Другие переводы Ольги Палны с разных языков можно найти на страничке www.olgapalna.com.Эта книга издавалась в 2005 году (главы "Джимми" в переводе ОП), в текущей версии (все главы в переводе ОП) эта книжка ранее не издавалась.И далее, видимо, издана не будет ...To Colem, with love.


Мир сновидений

В истории финской литературы XX века за Эйно Лейно (Эйно Печальным) прочно закрепилась слава первого поэта. Однако творчество Лейно вышло за пределы одной страны, перестав быть только национальным достоянием. Литературное наследие «великого художника слова», как называл Лейно Максим Горький, в значительной мере обогатило европейскую духовную культуру. И хотя со дня рождения Эйно Лейно минуло почти 130 лет, лучшие его стихотворения по-прежнему живут, и финский язык звучит в них прекрасной мелодией. Настоящее издание впервые знакомит читателей с творчеством финского писателя в столь полном объеме, в книгу включены как его поэтические, так и прозаические произведения.


Фунес, чудо памяти

Иренео Фунес помнил все. Обретя эту способность в 19 лет, благодаря серьезной травме, приведшей к параличу, он мог воссоздать в памяти любой прожитый им день. Мир Фунеса был невыносимо четким…


Убийца роз

В книге рассказывается история главного героя, который сталкивается с различными проблемами и препятствиями на протяжении всего своего путешествия. По пути он встречает множество второстепенных персонажей, которые играют важные роли в истории. Благодаря опыту главного героя книга исследует такие темы, как любовь, потеря, надежда и стойкость. По мере того, как главный герой преодолевает свои трудности, он усваивает ценные уроки жизни и растет как личность.

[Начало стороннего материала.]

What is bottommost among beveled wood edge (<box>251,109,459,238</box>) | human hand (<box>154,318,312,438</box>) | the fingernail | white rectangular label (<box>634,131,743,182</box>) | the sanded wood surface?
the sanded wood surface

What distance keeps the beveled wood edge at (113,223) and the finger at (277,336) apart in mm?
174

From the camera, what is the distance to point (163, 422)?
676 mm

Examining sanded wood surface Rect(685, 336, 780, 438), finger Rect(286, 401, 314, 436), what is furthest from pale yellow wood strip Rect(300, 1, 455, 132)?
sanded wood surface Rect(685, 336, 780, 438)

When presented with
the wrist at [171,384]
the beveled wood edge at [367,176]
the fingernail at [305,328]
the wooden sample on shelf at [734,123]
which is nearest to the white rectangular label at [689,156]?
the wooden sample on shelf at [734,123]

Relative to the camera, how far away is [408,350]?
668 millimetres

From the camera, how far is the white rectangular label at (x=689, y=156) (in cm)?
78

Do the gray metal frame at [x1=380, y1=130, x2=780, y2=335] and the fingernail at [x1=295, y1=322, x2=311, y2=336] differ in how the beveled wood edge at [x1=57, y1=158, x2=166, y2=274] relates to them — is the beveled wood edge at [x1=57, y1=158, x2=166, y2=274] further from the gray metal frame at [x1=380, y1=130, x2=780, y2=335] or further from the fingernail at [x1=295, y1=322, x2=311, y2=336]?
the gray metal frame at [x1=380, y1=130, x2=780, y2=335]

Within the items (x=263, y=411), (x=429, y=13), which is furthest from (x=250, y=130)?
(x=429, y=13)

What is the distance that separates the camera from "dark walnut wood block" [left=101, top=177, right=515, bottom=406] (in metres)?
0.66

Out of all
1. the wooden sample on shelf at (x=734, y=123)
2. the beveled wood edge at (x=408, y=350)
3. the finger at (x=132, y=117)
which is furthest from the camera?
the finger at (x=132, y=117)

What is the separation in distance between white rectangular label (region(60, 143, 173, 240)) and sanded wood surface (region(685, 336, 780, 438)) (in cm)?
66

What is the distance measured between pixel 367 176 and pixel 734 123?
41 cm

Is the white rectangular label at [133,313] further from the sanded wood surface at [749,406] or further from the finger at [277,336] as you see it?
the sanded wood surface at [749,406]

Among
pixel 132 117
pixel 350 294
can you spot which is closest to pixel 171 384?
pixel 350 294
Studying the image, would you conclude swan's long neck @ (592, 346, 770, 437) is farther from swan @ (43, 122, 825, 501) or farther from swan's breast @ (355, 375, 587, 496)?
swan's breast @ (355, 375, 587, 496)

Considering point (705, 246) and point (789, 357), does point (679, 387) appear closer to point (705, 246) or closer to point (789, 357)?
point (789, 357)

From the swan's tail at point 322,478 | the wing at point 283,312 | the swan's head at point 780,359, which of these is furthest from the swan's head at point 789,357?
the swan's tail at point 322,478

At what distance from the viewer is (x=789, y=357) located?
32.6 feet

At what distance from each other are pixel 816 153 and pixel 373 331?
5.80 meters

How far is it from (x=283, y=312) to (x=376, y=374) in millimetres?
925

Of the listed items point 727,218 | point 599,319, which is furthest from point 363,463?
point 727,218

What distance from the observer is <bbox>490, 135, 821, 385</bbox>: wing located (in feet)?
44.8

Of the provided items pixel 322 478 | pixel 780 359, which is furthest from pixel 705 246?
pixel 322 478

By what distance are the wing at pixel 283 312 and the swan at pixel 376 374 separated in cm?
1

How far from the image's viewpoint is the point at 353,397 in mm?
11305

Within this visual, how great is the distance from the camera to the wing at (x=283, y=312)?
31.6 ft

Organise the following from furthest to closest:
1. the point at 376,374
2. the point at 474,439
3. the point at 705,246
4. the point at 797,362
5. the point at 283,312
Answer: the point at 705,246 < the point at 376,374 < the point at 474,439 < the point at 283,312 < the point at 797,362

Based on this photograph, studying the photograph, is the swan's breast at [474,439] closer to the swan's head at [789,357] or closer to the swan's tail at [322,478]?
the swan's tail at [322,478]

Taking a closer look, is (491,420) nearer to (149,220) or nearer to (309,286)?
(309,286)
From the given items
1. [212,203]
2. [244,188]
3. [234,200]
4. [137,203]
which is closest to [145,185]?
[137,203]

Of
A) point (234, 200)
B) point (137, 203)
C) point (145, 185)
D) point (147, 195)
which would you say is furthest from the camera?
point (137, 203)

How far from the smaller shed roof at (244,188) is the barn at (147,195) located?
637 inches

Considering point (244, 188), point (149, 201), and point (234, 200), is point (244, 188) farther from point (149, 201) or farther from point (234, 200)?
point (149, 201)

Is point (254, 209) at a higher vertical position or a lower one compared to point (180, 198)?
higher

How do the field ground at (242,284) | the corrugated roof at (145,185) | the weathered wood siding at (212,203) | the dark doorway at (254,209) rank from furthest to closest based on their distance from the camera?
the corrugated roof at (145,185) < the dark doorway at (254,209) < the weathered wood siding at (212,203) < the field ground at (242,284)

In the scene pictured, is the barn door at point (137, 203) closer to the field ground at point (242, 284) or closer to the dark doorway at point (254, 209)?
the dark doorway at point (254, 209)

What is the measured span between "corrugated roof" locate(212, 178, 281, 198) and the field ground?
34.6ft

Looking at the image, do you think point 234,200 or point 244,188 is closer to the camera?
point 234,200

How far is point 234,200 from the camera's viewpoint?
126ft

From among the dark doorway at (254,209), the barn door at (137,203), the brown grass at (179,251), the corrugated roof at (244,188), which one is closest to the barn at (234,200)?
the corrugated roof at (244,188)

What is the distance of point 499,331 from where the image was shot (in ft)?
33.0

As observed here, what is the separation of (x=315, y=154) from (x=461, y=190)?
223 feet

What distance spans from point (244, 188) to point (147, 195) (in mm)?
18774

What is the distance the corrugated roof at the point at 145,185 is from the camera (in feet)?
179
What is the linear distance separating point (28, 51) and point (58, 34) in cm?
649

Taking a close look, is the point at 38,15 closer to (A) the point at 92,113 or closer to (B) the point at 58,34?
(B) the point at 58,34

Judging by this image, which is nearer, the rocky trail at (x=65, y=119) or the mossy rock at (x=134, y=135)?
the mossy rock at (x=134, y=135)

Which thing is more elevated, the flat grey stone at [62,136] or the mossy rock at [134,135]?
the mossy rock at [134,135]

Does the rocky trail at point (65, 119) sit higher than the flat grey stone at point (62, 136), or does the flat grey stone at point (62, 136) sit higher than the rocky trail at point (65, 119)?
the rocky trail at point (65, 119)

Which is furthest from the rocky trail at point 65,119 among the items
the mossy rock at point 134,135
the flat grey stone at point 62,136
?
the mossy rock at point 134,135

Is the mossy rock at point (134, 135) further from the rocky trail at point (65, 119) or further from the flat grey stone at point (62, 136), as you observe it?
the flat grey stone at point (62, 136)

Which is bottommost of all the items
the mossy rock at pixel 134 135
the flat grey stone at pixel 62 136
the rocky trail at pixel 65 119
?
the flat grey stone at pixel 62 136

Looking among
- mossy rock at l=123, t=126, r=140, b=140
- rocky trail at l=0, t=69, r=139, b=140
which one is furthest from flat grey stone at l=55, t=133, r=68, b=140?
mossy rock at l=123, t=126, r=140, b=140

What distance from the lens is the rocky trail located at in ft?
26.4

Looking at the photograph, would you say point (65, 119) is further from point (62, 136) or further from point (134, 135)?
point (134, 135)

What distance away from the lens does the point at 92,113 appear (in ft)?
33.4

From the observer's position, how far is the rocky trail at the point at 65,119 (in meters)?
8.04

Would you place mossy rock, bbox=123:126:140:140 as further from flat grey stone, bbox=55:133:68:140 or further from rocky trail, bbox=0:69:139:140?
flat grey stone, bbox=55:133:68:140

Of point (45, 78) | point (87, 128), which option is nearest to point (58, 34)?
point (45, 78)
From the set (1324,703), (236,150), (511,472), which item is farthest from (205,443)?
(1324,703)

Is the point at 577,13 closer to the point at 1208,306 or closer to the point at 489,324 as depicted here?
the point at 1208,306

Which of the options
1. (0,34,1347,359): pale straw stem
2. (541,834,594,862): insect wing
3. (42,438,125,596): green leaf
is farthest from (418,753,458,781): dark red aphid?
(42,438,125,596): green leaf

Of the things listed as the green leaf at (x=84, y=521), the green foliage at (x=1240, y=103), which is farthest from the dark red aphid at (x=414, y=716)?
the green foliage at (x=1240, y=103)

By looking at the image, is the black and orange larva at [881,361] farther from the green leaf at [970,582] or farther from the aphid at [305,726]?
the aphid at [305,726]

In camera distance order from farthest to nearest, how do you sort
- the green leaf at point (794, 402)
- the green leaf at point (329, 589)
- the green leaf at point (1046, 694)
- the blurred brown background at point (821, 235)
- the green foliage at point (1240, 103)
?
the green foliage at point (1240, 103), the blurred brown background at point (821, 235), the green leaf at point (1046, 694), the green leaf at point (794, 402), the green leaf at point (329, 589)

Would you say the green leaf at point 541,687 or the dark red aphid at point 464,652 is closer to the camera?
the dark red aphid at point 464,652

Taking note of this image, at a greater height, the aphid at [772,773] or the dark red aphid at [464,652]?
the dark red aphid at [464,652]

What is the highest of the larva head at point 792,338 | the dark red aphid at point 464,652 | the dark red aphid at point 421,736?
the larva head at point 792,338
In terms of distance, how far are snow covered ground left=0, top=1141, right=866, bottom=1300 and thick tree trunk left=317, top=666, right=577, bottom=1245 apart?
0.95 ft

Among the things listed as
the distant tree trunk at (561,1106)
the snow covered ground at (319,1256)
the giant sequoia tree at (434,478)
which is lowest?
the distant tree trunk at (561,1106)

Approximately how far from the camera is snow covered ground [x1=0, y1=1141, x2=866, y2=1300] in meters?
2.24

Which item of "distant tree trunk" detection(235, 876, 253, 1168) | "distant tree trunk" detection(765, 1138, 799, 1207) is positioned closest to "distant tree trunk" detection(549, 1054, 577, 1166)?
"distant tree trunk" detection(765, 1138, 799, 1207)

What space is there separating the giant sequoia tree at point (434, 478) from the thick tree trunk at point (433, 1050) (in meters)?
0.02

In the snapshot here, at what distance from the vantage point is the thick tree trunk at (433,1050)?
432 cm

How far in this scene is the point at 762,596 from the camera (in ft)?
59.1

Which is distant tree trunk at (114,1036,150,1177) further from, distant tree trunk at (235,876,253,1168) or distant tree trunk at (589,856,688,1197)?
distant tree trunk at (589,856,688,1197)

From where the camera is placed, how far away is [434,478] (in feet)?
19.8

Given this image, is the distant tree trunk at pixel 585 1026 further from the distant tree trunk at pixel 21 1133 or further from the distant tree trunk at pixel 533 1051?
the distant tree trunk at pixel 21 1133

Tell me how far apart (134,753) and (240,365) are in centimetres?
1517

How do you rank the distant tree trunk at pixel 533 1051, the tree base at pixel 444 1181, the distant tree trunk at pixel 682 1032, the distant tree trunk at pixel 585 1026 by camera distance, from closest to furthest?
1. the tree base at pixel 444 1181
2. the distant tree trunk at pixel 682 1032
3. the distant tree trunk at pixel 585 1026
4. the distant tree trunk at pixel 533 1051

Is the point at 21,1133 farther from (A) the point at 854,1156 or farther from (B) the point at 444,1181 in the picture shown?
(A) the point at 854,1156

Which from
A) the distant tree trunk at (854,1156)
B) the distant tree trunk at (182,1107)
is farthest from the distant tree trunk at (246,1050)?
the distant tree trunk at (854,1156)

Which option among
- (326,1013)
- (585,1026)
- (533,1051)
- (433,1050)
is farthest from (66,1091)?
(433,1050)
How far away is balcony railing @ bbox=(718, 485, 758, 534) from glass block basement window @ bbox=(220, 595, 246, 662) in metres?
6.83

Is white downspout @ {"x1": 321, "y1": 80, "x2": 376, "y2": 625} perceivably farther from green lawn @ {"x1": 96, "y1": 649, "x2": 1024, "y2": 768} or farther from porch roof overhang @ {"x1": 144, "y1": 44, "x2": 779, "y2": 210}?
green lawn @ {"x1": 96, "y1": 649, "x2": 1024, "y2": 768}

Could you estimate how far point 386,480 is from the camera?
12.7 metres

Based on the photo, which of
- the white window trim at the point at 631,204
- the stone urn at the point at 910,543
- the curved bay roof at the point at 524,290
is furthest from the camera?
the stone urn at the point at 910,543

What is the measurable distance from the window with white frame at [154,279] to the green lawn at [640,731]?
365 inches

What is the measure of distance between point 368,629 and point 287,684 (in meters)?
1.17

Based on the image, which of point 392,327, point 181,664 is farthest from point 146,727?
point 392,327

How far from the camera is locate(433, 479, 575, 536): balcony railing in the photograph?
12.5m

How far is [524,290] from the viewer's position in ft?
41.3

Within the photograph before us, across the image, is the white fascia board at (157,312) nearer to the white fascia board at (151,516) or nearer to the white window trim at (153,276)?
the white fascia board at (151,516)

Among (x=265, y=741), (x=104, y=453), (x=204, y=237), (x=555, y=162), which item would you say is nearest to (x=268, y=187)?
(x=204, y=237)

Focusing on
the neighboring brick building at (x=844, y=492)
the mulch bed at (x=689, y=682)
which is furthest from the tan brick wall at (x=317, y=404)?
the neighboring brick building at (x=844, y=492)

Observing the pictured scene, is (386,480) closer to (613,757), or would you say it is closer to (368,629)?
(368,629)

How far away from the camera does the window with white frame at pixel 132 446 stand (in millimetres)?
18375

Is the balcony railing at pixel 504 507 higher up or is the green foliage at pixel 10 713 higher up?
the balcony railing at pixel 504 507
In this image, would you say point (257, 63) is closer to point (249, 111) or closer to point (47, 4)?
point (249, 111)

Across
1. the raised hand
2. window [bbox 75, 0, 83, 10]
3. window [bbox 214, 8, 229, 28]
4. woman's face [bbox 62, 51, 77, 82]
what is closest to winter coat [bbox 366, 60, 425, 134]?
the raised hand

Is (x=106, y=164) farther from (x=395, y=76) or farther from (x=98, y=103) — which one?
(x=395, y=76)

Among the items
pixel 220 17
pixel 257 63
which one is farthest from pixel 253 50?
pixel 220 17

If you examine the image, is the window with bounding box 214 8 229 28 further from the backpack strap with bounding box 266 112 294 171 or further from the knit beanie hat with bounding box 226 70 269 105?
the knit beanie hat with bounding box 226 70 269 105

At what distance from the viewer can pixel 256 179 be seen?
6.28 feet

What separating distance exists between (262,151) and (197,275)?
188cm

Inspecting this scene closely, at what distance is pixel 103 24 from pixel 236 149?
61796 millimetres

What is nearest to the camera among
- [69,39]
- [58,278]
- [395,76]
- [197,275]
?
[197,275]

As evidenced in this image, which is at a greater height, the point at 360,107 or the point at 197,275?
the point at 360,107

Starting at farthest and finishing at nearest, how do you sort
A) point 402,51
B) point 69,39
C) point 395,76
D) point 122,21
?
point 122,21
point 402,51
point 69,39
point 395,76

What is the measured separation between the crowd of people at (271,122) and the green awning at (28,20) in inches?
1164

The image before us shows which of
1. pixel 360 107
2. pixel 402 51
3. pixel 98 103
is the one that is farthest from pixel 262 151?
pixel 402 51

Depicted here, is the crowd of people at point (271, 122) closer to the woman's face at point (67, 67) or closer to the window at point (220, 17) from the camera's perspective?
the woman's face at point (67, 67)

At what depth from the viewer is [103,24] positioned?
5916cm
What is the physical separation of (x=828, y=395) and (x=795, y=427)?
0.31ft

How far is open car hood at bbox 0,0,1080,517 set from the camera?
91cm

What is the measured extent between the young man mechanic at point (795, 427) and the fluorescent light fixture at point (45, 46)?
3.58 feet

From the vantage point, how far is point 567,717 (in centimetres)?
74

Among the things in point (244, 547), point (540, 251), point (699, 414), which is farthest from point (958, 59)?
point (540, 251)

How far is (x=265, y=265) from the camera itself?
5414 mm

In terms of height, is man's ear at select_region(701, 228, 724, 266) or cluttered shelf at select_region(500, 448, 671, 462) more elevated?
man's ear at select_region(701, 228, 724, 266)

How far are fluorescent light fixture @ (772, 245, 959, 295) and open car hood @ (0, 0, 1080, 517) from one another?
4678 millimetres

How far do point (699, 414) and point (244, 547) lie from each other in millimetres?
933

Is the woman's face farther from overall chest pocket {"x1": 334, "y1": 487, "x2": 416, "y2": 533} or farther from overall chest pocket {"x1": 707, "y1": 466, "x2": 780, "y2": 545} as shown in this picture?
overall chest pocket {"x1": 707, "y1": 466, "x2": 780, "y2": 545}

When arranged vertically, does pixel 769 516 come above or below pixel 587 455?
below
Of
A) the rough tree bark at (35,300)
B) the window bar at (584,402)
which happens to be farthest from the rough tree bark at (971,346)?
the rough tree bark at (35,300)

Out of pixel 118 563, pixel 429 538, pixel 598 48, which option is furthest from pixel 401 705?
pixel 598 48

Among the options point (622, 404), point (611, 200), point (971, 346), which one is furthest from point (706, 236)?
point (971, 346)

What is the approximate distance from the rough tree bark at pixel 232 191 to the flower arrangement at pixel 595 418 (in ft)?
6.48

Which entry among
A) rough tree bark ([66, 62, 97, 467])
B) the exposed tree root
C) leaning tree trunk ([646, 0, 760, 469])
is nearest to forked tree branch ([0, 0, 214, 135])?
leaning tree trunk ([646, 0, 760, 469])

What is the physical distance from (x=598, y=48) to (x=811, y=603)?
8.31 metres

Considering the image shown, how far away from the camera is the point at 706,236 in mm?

Том 11. Благонамеренные речи

Настоящее Собрание сочинений и писем Салтыкова-Щедрина, в котором критически использованы опыт и материалы предыдущего издания, осуществляется с учетом новейших достижений советского щедриноведения. Собрание является наиболее полным из всех существующих и включает в себя все известные в настоящее время произведения писателя, как законченные, так и незавершенные.«Благонамеренные речи» формировались поначалу как публицистический, журнальный цикл. Этим объясняется как динамичность, оперативность отклика на те глубинные сдвиги и изменения, которые имели место в российской действительности конца 60-х — середины 70-х годов, так и широта жизненных наблюдений.